Most RAG tutorials end where the real problems begin. You load some docs, embed them, retrieve top-k, stuff them into a prompt, and ship. The demo works. The production system, three months later, is generating subtly wrong answers and nobody can tell you why.
Chunking is the foundation
Bad chunks produce bad answers. There is no model good enough to compensate for retrieval that grabs the wrong context.
What works: chunk by semantic unit (a section, a function, a step), not by character count. Preserve enough structure that a chunk is interpretable in isolation. Include the heading the chunk lives under. Include the document title.
A chunk that says "Press the red button twice" is useless. The same chunk with "From: Pipeline Restart Procedure / Step 3" attached is actionable.
Retrieval quality vs generation quality
These are different problems. You debug them differently.
If the retrieval is wrong, no model will save you. If the retrieval is right but the answer is wrong, you have a prompt problem or a model problem.
Always measure them separately. Recall at k for retrieval. Faithfulness for generation. If you only measure end-to-end correctness, you can't fix the right thing.
Hybrid search
Pure vector search loses to hybrid (vector plus BM25 plus rerank) for almost every enterprise use case I've shipped. Vector catches semantic similarity. BM25 catches exact terms (product codes, error IDs, names). The reranker resolves ties.
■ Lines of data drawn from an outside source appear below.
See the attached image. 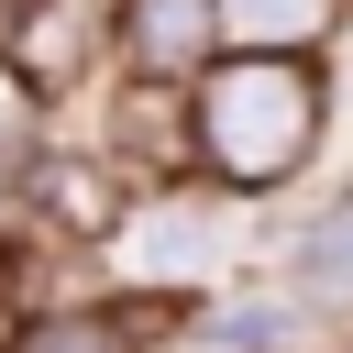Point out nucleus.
<instances>
[{
    "mask_svg": "<svg viewBox=\"0 0 353 353\" xmlns=\"http://www.w3.org/2000/svg\"><path fill=\"white\" fill-rule=\"evenodd\" d=\"M342 11H353V0H342Z\"/></svg>",
    "mask_w": 353,
    "mask_h": 353,
    "instance_id": "obj_12",
    "label": "nucleus"
},
{
    "mask_svg": "<svg viewBox=\"0 0 353 353\" xmlns=\"http://www.w3.org/2000/svg\"><path fill=\"white\" fill-rule=\"evenodd\" d=\"M331 99V55L309 44H221L188 77V176L221 188L232 210H276L320 165Z\"/></svg>",
    "mask_w": 353,
    "mask_h": 353,
    "instance_id": "obj_1",
    "label": "nucleus"
},
{
    "mask_svg": "<svg viewBox=\"0 0 353 353\" xmlns=\"http://www.w3.org/2000/svg\"><path fill=\"white\" fill-rule=\"evenodd\" d=\"M342 0H221V33L232 44H309V55H331L342 44Z\"/></svg>",
    "mask_w": 353,
    "mask_h": 353,
    "instance_id": "obj_9",
    "label": "nucleus"
},
{
    "mask_svg": "<svg viewBox=\"0 0 353 353\" xmlns=\"http://www.w3.org/2000/svg\"><path fill=\"white\" fill-rule=\"evenodd\" d=\"M276 276H287L331 331L353 320V188H320V199L276 232Z\"/></svg>",
    "mask_w": 353,
    "mask_h": 353,
    "instance_id": "obj_8",
    "label": "nucleus"
},
{
    "mask_svg": "<svg viewBox=\"0 0 353 353\" xmlns=\"http://www.w3.org/2000/svg\"><path fill=\"white\" fill-rule=\"evenodd\" d=\"M88 99H99V121H88L77 143H88V154H99V165H110V176H121L132 199H143V188H176V176H188V88L99 77Z\"/></svg>",
    "mask_w": 353,
    "mask_h": 353,
    "instance_id": "obj_4",
    "label": "nucleus"
},
{
    "mask_svg": "<svg viewBox=\"0 0 353 353\" xmlns=\"http://www.w3.org/2000/svg\"><path fill=\"white\" fill-rule=\"evenodd\" d=\"M176 353H331V320H320L287 276H232V287L188 298Z\"/></svg>",
    "mask_w": 353,
    "mask_h": 353,
    "instance_id": "obj_5",
    "label": "nucleus"
},
{
    "mask_svg": "<svg viewBox=\"0 0 353 353\" xmlns=\"http://www.w3.org/2000/svg\"><path fill=\"white\" fill-rule=\"evenodd\" d=\"M221 44H232L221 33V0H110V77L188 88Z\"/></svg>",
    "mask_w": 353,
    "mask_h": 353,
    "instance_id": "obj_7",
    "label": "nucleus"
},
{
    "mask_svg": "<svg viewBox=\"0 0 353 353\" xmlns=\"http://www.w3.org/2000/svg\"><path fill=\"white\" fill-rule=\"evenodd\" d=\"M99 254L121 265V287H154V298H210V287H232V276H243V210H232L221 188L176 176V188H143Z\"/></svg>",
    "mask_w": 353,
    "mask_h": 353,
    "instance_id": "obj_2",
    "label": "nucleus"
},
{
    "mask_svg": "<svg viewBox=\"0 0 353 353\" xmlns=\"http://www.w3.org/2000/svg\"><path fill=\"white\" fill-rule=\"evenodd\" d=\"M188 298L154 287H88V298H22L0 320V353H165Z\"/></svg>",
    "mask_w": 353,
    "mask_h": 353,
    "instance_id": "obj_3",
    "label": "nucleus"
},
{
    "mask_svg": "<svg viewBox=\"0 0 353 353\" xmlns=\"http://www.w3.org/2000/svg\"><path fill=\"white\" fill-rule=\"evenodd\" d=\"M44 132H55V99H33V88H22L11 66H0V165H22V154H33Z\"/></svg>",
    "mask_w": 353,
    "mask_h": 353,
    "instance_id": "obj_10",
    "label": "nucleus"
},
{
    "mask_svg": "<svg viewBox=\"0 0 353 353\" xmlns=\"http://www.w3.org/2000/svg\"><path fill=\"white\" fill-rule=\"evenodd\" d=\"M33 11H44V0H0V44H11V33L33 22Z\"/></svg>",
    "mask_w": 353,
    "mask_h": 353,
    "instance_id": "obj_11",
    "label": "nucleus"
},
{
    "mask_svg": "<svg viewBox=\"0 0 353 353\" xmlns=\"http://www.w3.org/2000/svg\"><path fill=\"white\" fill-rule=\"evenodd\" d=\"M0 66L33 88V99H88L99 77H110V0H44L11 44H0Z\"/></svg>",
    "mask_w": 353,
    "mask_h": 353,
    "instance_id": "obj_6",
    "label": "nucleus"
},
{
    "mask_svg": "<svg viewBox=\"0 0 353 353\" xmlns=\"http://www.w3.org/2000/svg\"><path fill=\"white\" fill-rule=\"evenodd\" d=\"M342 353H353V342H342Z\"/></svg>",
    "mask_w": 353,
    "mask_h": 353,
    "instance_id": "obj_13",
    "label": "nucleus"
}]
</instances>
The downside is more moving parts. The upside is you stop seeing answers that say "I don't know" when the document literally has the exact phrase the user typed.
The eval pipeline you need
Build it before you need it. The eval pipeline runs every time a prompt changes, a model changes, or a chunking strategy changes. It compares output against a golden set you curate by hand.
If your eval set is small (50 examples), that's fine. Small evals you actually run are infinitely better than large evals you never get around to running. Grow it as failure modes appear.
Hard lessons
Most RAG quality problems are retrieval problems. Most retrieval problems are chunking problems. Most chunking problems are people not wanting to read their own documents.
Read the documents. Look at the chunks. Verify the retrieval. Then look at the generation.